(Exercise)
Looking at the records below, say how many lines contain "προνόμια". Nothing else belongs in the answer.

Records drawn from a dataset
- - -

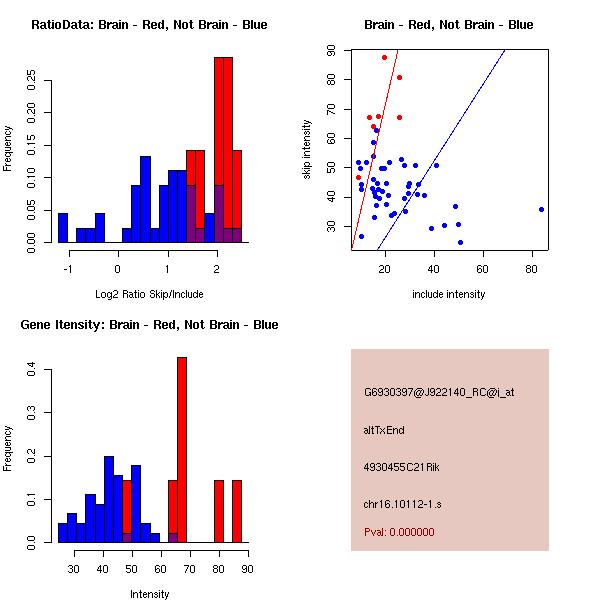 RatioData: Brain - Red, Not Brain - Blue

Frequency

0.00 0.05 0.10 0.15 0.20 0.25

-1 0 1 2

Log2 Ratio Skip/Include

Brain - Red, Not Brain - Blue

skip intensity

30 40 50 60 70 80 90

20 40 60 80

include intensity

Gene Itensity: Brain - Red, Not Brain - Blue

Frequency

0.0 0.1 0.2 0.3 0.4

30 40 50 60 70 80 90

Intensity

G6930397@J922140_RC@i_at

altTxEnd

4930455C21Rik

chr16.10112-1.s

Pval: 0.000000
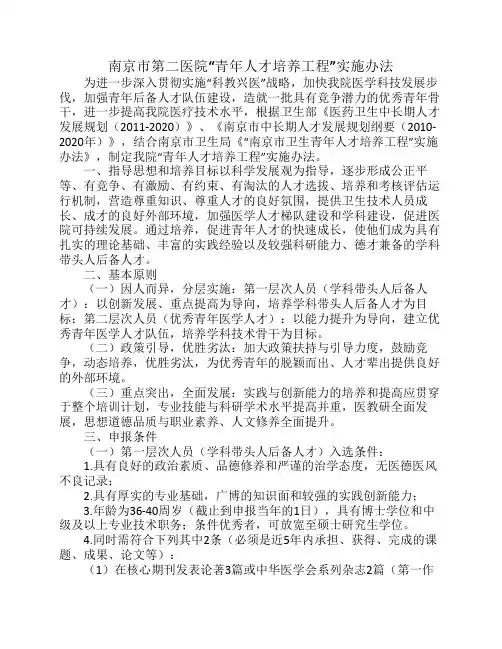 南京市第二医院“青年人才培养工程”实施办法

为进一步深入贯彻实施“科教兴医”战略，加快我院医学科技发展步伐，加强青年后备人才队伍建设，造就一批具有竞争潜力的优秀青年骨干，进一步提高我院医疗技术水平，根据卫生部《医药卫生中长期人才发展规划（2011-2020）》、《南京市中长期人才发展规划纲要（2010-2020年）》，结合南京市卫生局《“南京市卫生青年人才培养工程”实施办法》，制定我院“青年人才培养工程”实施办法。

一、指导思想和培养目标以科学发展观为指导，逐步形成公正平等、有竞争、有激励、有约束、有淘汰的人才选拔、培养和考核评估运行机制，营造尊重知识、尊重人才的良好氛围，提供卫生技术人员成长、成才的良好外部环境，加强医学人才梯队建设和学科建设，促进医院可持续发展。通过培养，促进青年人才的快速成长，使他们成为具有扎实的理论基础、丰富的实践经验以及较强科研能力、德才兼备的学科带头人后备人才。

二、基本原则

（一）因人而异，分层实施：第一层次人员（学科带头人后备人才）：以创新发展、重点提高为导向，培养学科带头人后备人才为目标；第二层次人员（优秀青年医学人才）：以能力提升为导向，建立优秀青年医学人才队伍，培养学科技术骨干为目标。

（二）政策引导，优胜劣汰：加大政策扶持与引导力度，鼓励竞争，动态培养，优胜劣汰，为优秀青年的脱颖而出、人才辈出提供良好的外部环境。

（三）重点突出，全面发展：实践与创新能力的培养和提高应贯穿于整个培训计划，专业技能与科研学术水平提高并重，医教研全面发展，思想道德品质与职业素养、人文修养全面提升。

三、申报条件

（一）第一层次人员（学科带头人后备人才）入选条件：

1.具有良好的政治素质、品德修养和严谨的治学态度，无医德医风不良记录；

2.具有厚实的专业基础，广博的知识面和较强的实践创新能力；

3.年龄为36-40周岁（截止到申报当年的1日），具有博士学位和中级及以上专业技术职务；条件优秀者，可放宽至硕士研究生学位。

4.同时需符合下列其中2条（必须是近5年内承担、获得、完成的课题、成果、论文等）：

（1）在核心期刊发表论著3篇或中华医学会系列杂志2篇（第一作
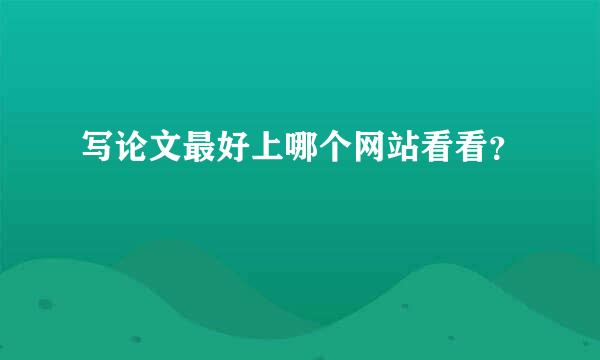 写论文最好上哪个网站看看?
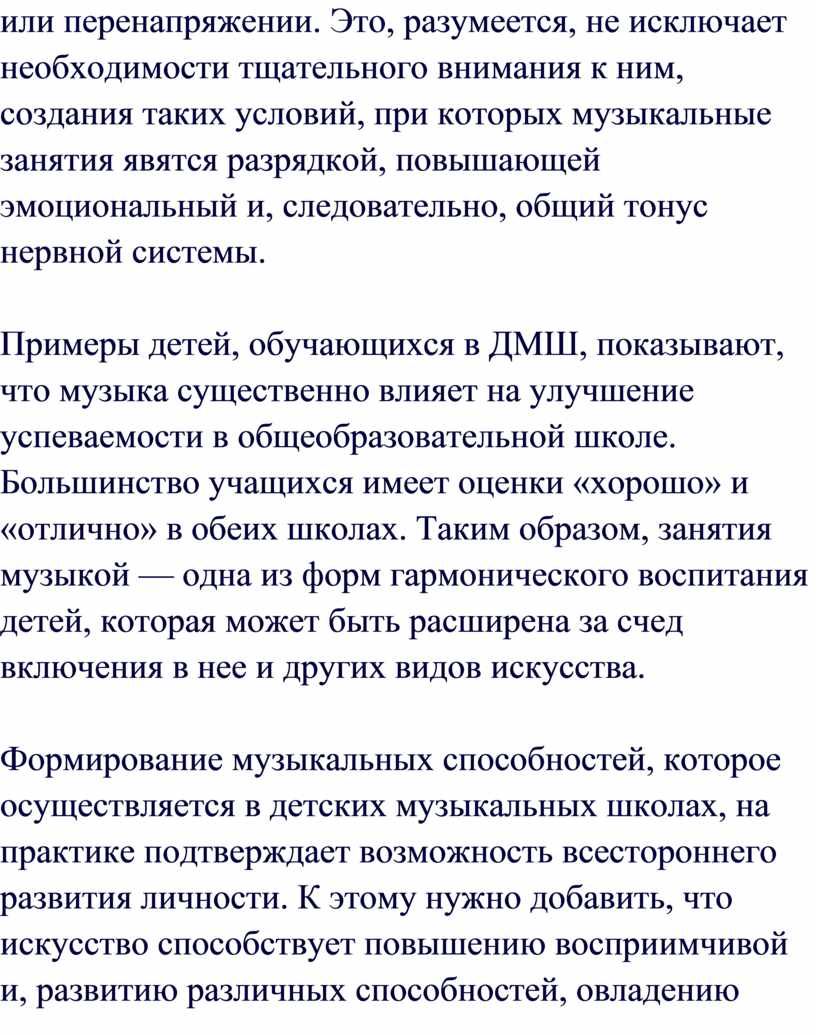 или перенапряжении. Это, разумеется, не исключает необходимости тщательного внимания к ним, создания таких условий, при которых музыкальные занятия явятся разрядкой, повышающей эмоциональный и, следовательно, общий тонус нервной системы.

Примеры детей, обучающихся в ДМШ, показывают, что музыка существенно влияет на улучшение успеваемости в общеобразовательной школе. Большинство учащихся имеет оценки «хорошо» и «отлично» в обеих школах. Таким образом, занятия музыкой — одна из форм гармонического воспитания детей, которая может быть расширена за счед включения в нее и других видов искусства.

Формирование музыкальных способностей, которое осуществляется в детских музыкальных школах, на практике подтверждает возможность всестороннего развития личности. К этому нужно добавить, что искусство способствует повышению восприимчивой и, развитию различных способностей, овладению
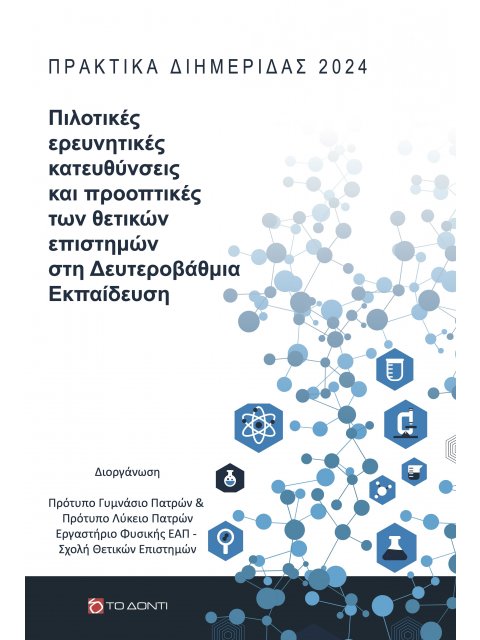 ΠΡΑΚΤΙΚΑ ΔΙΗΜΕΡΙΔΑΣ 2024

Πιλοτικές ερευνητικές κατευθύνσεις και προοπτικές των θετικών επιστημών στη Δευτεροβάθμια Εκπαίδευση

Διοργάνωση

Πρότυπο Γυμνάσιο Πατρών & Πρότυπο Λύκειο Πατρών Εργαστήριο Φυσικής ΕΑΠ - Σχολή Θετικών Επιστημών

ΤΟ ΔΟΝΤΙ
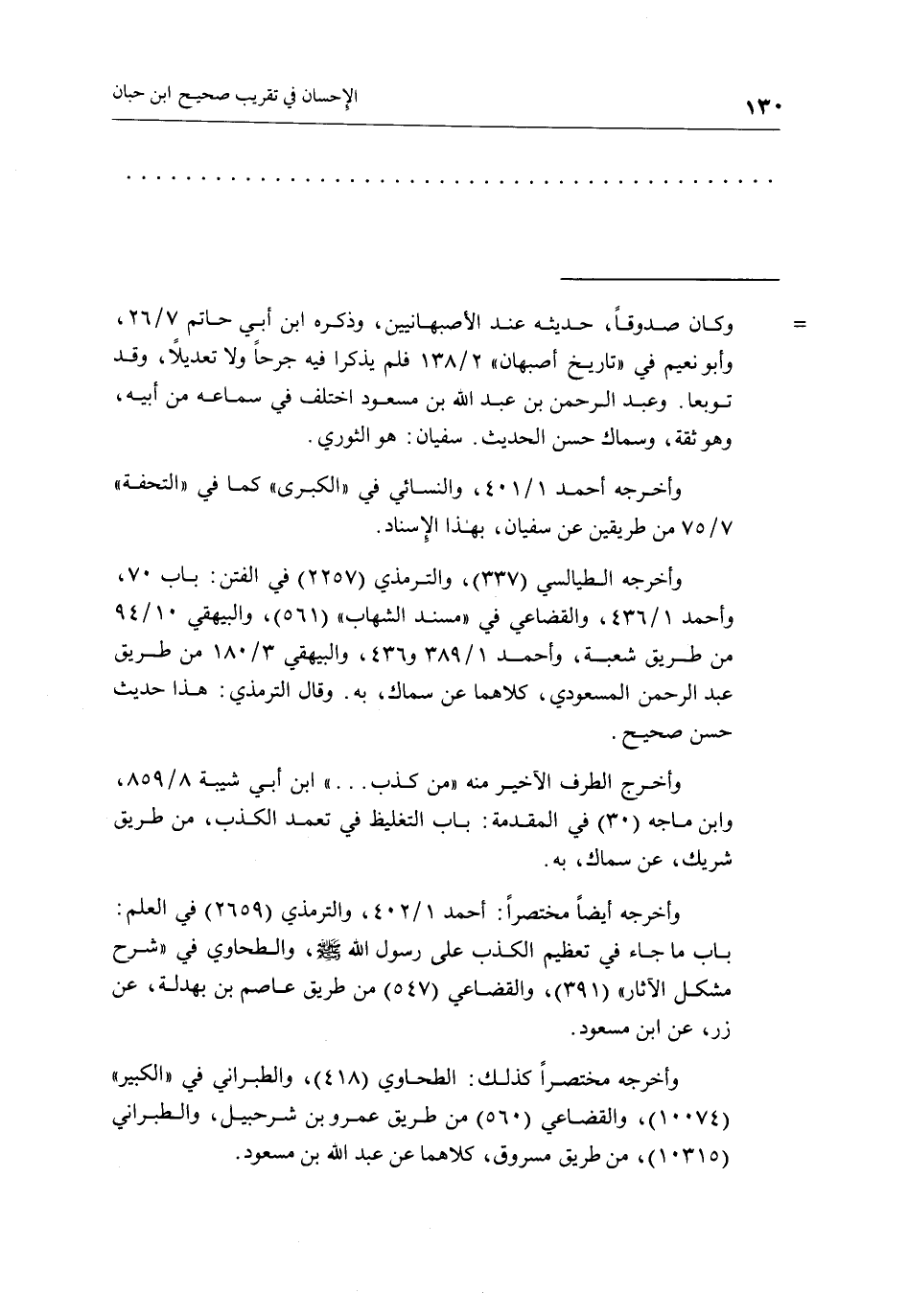 ١٣٠ الإحسان في تقريب صحيح ابن حبان

. . . . . . . . . . . . . . . . . . . . . . . . . . . . . . . . . . . . . . . . . . . .

= وكان صدوقاً، حديثه عند الأصبهانيين، وذكره ابن أبي حاتم ٢٦/٧، وأبو نعيم في «تاريخ أصبهان» ١٣٨/٢ فلم يذكرا فيه جرحاً ولا تعديلاً، وقد توبعا. وعبد الرحمن بن عبد الله بن مسعود اختلف في سماعه من أبيه، وهو ثقة، وسماك حسن الحديث. سفيان: هو الثوري.

وأخرجه أحمد ٤٠١/١، والنسائي في «الكبرى» كما في «التحفة» ٧٥/٧ من طريقين عن سفيان، بهذا الإسناد.

وأخرجه الطيالسي (٣٣٧)، والترمذي (٢٢٥٧) في الفتن: باب ٧٠، وأحمد ٤٣٦/١، والقضاعي في «مسند الشهاب» (٥٦١)، والبيهقي ٩٤/١٠ من طريق شعبة، وأحمد ٣٨٩/١ و٤٣٦، والبيهقي ١٨٠/٣ من طريق عبد الرحمن المسعودي، كلاهما عن سماك، به. وقال الترمذي: هذا حديث حسن صحيح.

وأخرج الطرف الآخير منه «من كذب...» ابن أبي شيبة ٨٥٩/٨، وابن ماجه (٣٠) في المقدمة: باب التغليظ في تعمد الكذب، من طريق شريك، عن سماك، به.

وأخرجه أيضاً مختصراً: أحمد ٤٠٢/١، والترمذي (٢٦٥٩) في العلم: باب ما جاء في تعظيم الكذب على رسول الله ﷺ، والطحاوي في «شرح مشكل الآثار» (٣٩١)، والقضاعي (٥٤٧) من طريق عاصم بن بهدلة، عن زر، عن ابن مسعود.

وأخرجه مختصراً كذلك: الطحاوي (٤١٨)، والطبراني في «الكبير» (١٠٠٧٤)، والقضاعي (٥٦٠) من طريق عمرو بن شرحبيل، والطبراني (١٠٣١٥)، من طريق مسروق، كلاهما عن عبد الله بن مسعود.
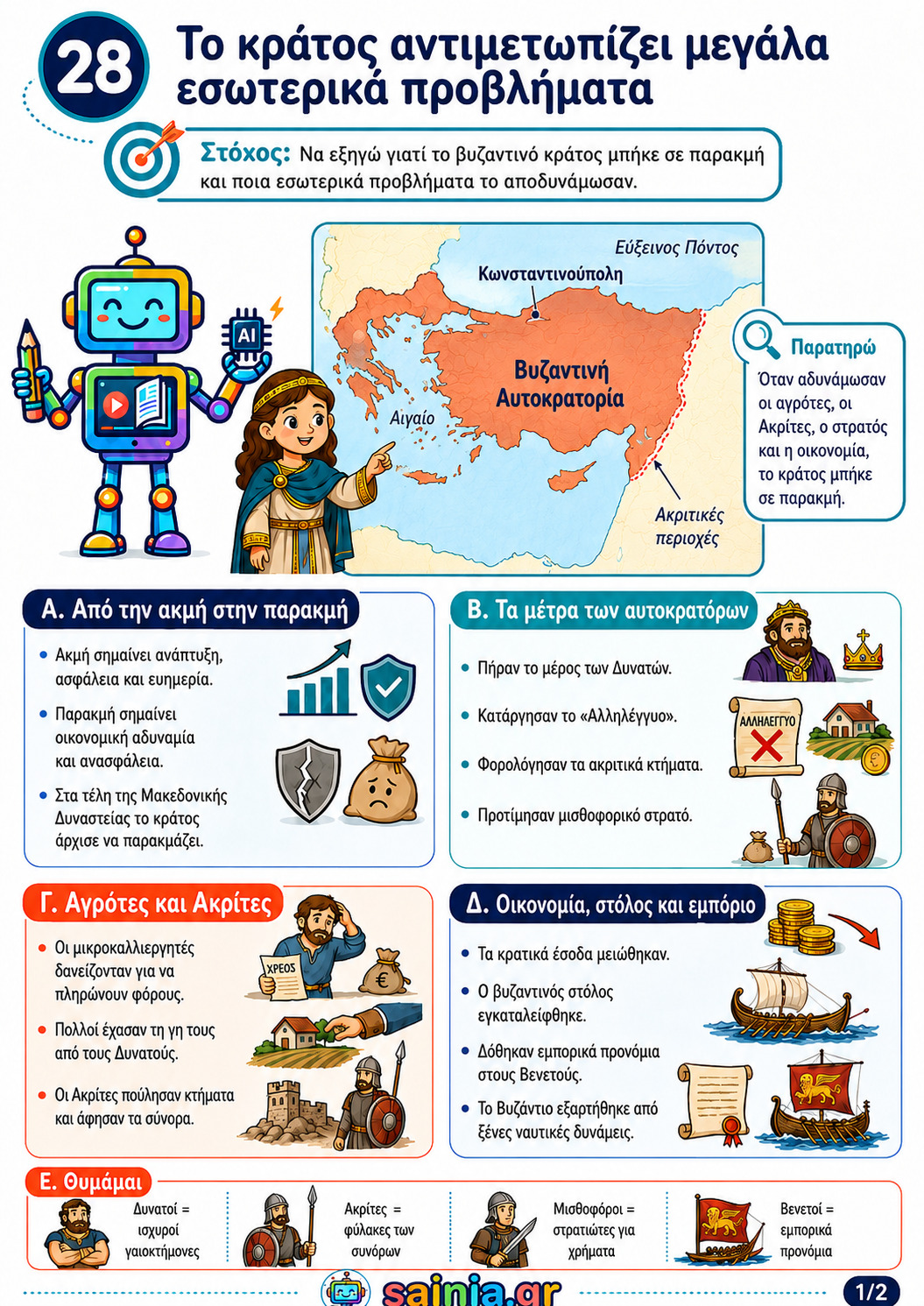 28

Το κράτος αντιμετωπίζει μεγάλα εσωτερικά προβλήματα

Στόχος: Να εξηγώ γιατί το βυζαντινό κράτος μπήκε σε παρακμή και ποια εσωτερικά προβλήματα το αποδυνάμωσαν.

AI

Εύξεινος Πόντος

Κωνσταντινούπολη

Βυζαντινή Αυτοκρατορία

Αιγαίο

Ακριτικές περιοχές

Παρατηρώ

Όταν αδυνάμωσαν οι αγρότες, οι Ακρίτες, ο στρατός και η οικονομία, το κράτος μπήκε σε παρακμή.

Α. Από την ακμή στην παρακμή

• Ακμή σημαίνει ανάπτυξη, ασφάλεια και ευημερία.
• Παρακμή σημαίνει οικονομική αδυναμία και ανασφάλεια.
• Στα τέλη της Μακεδονικής Δυναστείας το κράτος άρχισε να παρακμάζει.

Β. Τα μέτρα των αυτοκρατόρων

• Πήραν το μέρος των Δυνατών.
• Κατάργησαν το «Αλληλέγγυο».
• Φορολόγησαν τα ακριτικά κτήματα.
• Προτίμησαν μισθοφορικό στρατό.

ΑΛΛΗΛΕΓΓΥΟ

Γ. Αγρότες και Ακρίτες

• Οι μικροκαλλιεργητές δανείζονταν για να πληρώνουν φόρους.
• Πολλοί έχασαν τη γη τους από τους Δυνατούς.
• Οι Ακρίτες πούλησαν κτήματα και άφησαν τα σύνορα.

ΧΡΕΟΣ

Δ. Οικονομία, στόλος και εμπόριο

• Τα κρατικά έσοδα μειώθηκαν.
• Ο βυζαντινός στόλος εγκαταλείφθηκε.
• Δόθηκαν εμπορικά προνόμια στους Βενετούς.
• Το Βυζάντιο εξαρτήθηκε από ξένες ναυτικές δυνάμεις.

Ε. Θυμάμαι

Δυνατοί = ισχυροί γαιοκτήμονες

Ακρίτες = φύλακες των συνόρων

Μισθοφόροι = στρατιώτες για χρήματα

Βενετοί = εμπορικά προνόμια

sainia.gr

1/2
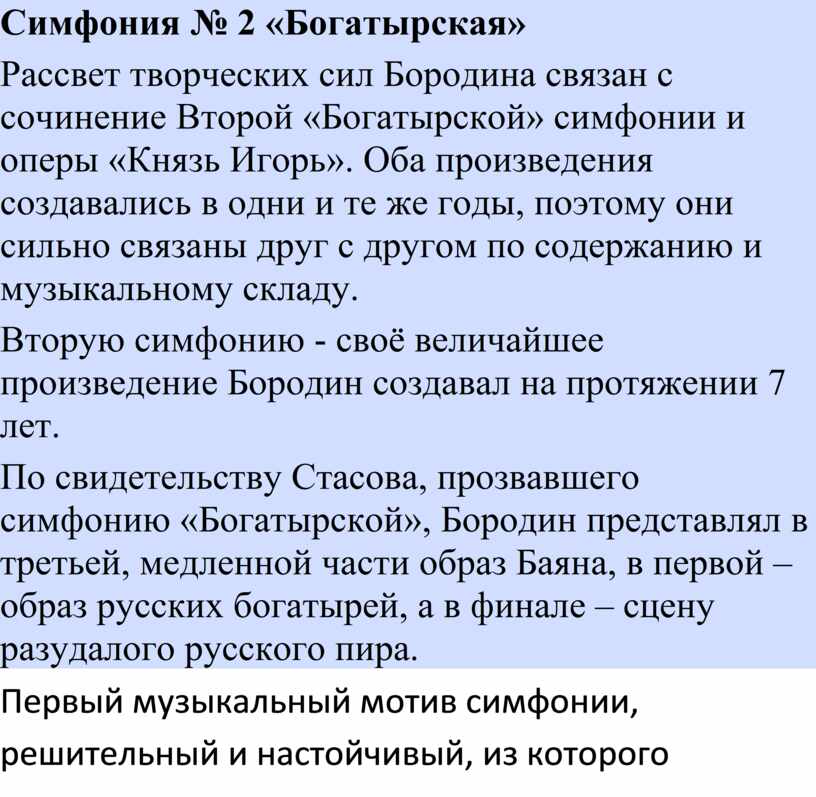 Симфония № 2 «Богатырская»

Рассвет творческих сил Бородина связан с сочинение Второй «Богатырской» симфонии и оперы «Князь Игорь». Оба произведения создавались в одни и те же годы, поэтому они сильно связаны друг с другом по содержанию и музыкальному складу.

Вторую симфонию - своё величайшее произведение Бородин создавал на протяжении 7 лет.

По свидетельству Стасова, прозвавшего симфонию «Богатырской», Бородин представлял в третьей, медленной части образ Баяна, в первой – образ русских богатырей, а в финале – сцену разудалого русского пира.

Первый музыкальный мотив симфонии, решительный и настойчивый, из которого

- - -

(Solution to the problem)
2